1 Giorno 1 - Colture Cellulari

  1. Piastra 2 x 10 4 osteosarcoma umano (HOS) cellule per pozzetto in una, 96 pozzetti coltura cellulare opaco adatto per la lettura luminescenza. Utilizzare Dulbecco Modified Eagle Medium (DMEM) supplementato con 10% di siero fetale bovino (FBS) e 100 U / ml di penicillina-streptomicina. Incubare fino al giorno successivo a 37 ° C, 5% di CO 2.
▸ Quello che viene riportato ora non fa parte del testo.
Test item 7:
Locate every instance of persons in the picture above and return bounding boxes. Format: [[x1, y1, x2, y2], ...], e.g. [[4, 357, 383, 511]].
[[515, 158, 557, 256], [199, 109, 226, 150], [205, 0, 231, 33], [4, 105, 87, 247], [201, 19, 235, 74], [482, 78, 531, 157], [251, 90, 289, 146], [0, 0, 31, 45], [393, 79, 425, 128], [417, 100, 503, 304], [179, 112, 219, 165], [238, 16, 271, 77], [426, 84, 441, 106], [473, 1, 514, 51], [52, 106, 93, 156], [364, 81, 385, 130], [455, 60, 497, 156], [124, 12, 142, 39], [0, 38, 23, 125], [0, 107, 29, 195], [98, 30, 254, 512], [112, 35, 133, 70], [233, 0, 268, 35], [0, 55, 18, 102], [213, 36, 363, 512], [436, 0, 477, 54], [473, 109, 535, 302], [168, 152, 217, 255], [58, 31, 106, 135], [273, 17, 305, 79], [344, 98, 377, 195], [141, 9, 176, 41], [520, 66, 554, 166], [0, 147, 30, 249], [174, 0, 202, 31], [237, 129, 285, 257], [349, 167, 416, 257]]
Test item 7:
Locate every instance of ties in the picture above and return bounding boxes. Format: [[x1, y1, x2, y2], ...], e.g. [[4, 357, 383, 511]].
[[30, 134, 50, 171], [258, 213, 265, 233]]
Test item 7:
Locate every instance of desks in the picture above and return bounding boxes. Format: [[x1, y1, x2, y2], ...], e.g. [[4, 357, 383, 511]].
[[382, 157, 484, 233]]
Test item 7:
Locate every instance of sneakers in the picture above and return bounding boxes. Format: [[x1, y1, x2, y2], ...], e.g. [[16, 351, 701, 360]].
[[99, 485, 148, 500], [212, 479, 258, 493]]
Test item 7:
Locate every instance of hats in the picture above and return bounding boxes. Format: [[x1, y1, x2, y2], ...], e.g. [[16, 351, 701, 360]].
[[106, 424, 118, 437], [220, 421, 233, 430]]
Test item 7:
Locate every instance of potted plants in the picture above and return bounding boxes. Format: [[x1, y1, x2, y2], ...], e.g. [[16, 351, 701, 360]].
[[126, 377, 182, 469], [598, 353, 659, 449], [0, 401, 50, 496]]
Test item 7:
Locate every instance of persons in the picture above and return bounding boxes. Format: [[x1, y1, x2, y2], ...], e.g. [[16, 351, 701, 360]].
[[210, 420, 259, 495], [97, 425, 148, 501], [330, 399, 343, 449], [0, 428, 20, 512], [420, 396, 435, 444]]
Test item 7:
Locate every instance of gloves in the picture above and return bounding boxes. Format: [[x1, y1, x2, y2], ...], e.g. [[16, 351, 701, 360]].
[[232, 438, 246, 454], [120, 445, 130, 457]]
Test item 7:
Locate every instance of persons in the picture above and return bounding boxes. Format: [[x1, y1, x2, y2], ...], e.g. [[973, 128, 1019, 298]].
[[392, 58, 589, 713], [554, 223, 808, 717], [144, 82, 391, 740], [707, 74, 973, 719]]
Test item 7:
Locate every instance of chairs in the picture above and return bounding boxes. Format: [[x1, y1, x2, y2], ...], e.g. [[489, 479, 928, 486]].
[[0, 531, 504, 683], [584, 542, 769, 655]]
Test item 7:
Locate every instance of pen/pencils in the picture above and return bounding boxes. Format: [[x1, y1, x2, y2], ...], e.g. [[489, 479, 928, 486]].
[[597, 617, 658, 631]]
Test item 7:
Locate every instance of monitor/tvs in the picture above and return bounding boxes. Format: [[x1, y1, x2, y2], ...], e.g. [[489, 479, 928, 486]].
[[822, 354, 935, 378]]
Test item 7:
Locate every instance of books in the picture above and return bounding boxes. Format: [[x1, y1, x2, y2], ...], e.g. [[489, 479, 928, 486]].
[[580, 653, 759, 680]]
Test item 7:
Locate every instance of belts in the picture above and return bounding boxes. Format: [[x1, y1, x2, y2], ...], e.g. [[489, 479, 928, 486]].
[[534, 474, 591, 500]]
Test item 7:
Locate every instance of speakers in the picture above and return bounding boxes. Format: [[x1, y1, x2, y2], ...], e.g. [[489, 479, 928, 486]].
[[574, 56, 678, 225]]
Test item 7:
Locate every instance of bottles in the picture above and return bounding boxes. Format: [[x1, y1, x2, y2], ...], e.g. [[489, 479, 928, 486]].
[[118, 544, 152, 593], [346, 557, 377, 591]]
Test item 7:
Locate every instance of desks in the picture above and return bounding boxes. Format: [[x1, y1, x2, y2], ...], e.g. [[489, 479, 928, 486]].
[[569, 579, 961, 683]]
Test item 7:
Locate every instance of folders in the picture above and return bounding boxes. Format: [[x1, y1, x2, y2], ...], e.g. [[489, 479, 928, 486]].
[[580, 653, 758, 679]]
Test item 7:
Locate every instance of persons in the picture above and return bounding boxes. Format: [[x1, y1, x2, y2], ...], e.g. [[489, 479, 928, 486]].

2 Giorno 2 - polietilenimmina (PEI) Transfezione

  1. Preparare mix trasfezione in base alle fasi successive. Regolare reagenti e le quantità di DNA secondo il numero di pozzi che devono essere trasfettate con la stessa Env.
  2. Tubo A: Aggiungi 10 ng plasmide Tat-codifica (ad esempio PTAT-III, 27) e 150 ng Env-plasmide codificante per 5 microlitri DMEM supplementato con 25 HEPES mM.
  3. Il plasmide Tat-codifica è necessaria solo se si utilizza Tat-dipendente Env-plasmidi codificanti, come pSVIII.
  4. Tubo B: Aggiungere 450 ng PEI (da un 1mg / ml soluzione) a 5 microlitri DMEM.
  5. Aggiungere il contenuto di tubo B a tubo A. Mescolare accuratamente con il vortex per 10 secondi e incubare mix trasfezione 10 minuti a temperatura ambiente (22 ° C).
  6. Aggiungere 10 ml di miscela di trasfezione per pozzetto della piastra a 96 pozzetti. Incubare per 48 ore a 37 ° C, 5% di CO 2.

3 Giorno 4 - ELISA

  1. Eseguire tutti gli esperimenti a temperatura ambiente per ridurre al minimo possibile l'endocitosi di ENV / anticorpi complessi.
  2. Preparare 250 ml di tampone di lavaggio per piastra in uso allo stesso tempo. Lavaggio Buffer è 1x salina tamponata con Tris (TBS) pH 7.5 (50 mM Tris-Cl, pH 7.5, 150 mM NaCl), supplementato con 1 mM MgCl 2 e CaCl 1,8 mm 2.
  3. Preparare 125 ml di tampone di bloccaggio per piastra con l'aggiunta di latte in polvere scremato 1% e 5 mM Tris pH 8.0 a Washing Buffer.
  4. Rimuovere i supporti di coltura cellulare e mix trasfezione (surnatante) dalla piastra a 96 pozzetti.
  5. Aggiungere 100 μ; L di tampone di bloccaggio per pozzetto e incubare 20 minuti a temperatura ambiente.
  6. Rimuovere il surnatante e aggiungere 50 ml di anticorpi (o siero) per bene, diluito alla concentrazione adeguata nel tampone di bloccaggio. Tipicamente, utilizzare una concentrazione di 1 mg / ml. Incubare 1 ora a temperatura ambiente.
  7. Lavare 3x con 100 microlitri tampone di bloccaggio e quindi ripetere il lavaggio 3x processo con 100 microlitri di lavaggio tampone.
  8. Rimuovere il surnatante, aggiungere 100 microlitri tampone di bloccaggio, e incubare 5 minuti a temperatura ambiente.
  9. Rimuovere il surnatante e aggiungere 50 ml di anticorpo secondario, diluito 1/3000 in tampone di bloccaggio. Variare diluizione anticorpo ottimale in base alle differenze produttore. Incubare 40 minuti a temperatura ambiente.
  10. Lavare 3x con 100 microlitri tampone di bloccaggio e quindi ripetere il lavaggio 3x processo con 100 microlitri di lavaggio tampone.

4 Acquisizione Dati

  1. Rimuovere il surnatante dal piatto e aggiungere 30 microlitri 1x chemiluminescenza (ECL) substrato per pozzetto.
  2. Acquisire chemsegnale iluminescence per 1 sec / bene su un piatto adatto-reader secondo le istruzioni del produttore. Tempo di lettura può variare in base alle differenze di hardware.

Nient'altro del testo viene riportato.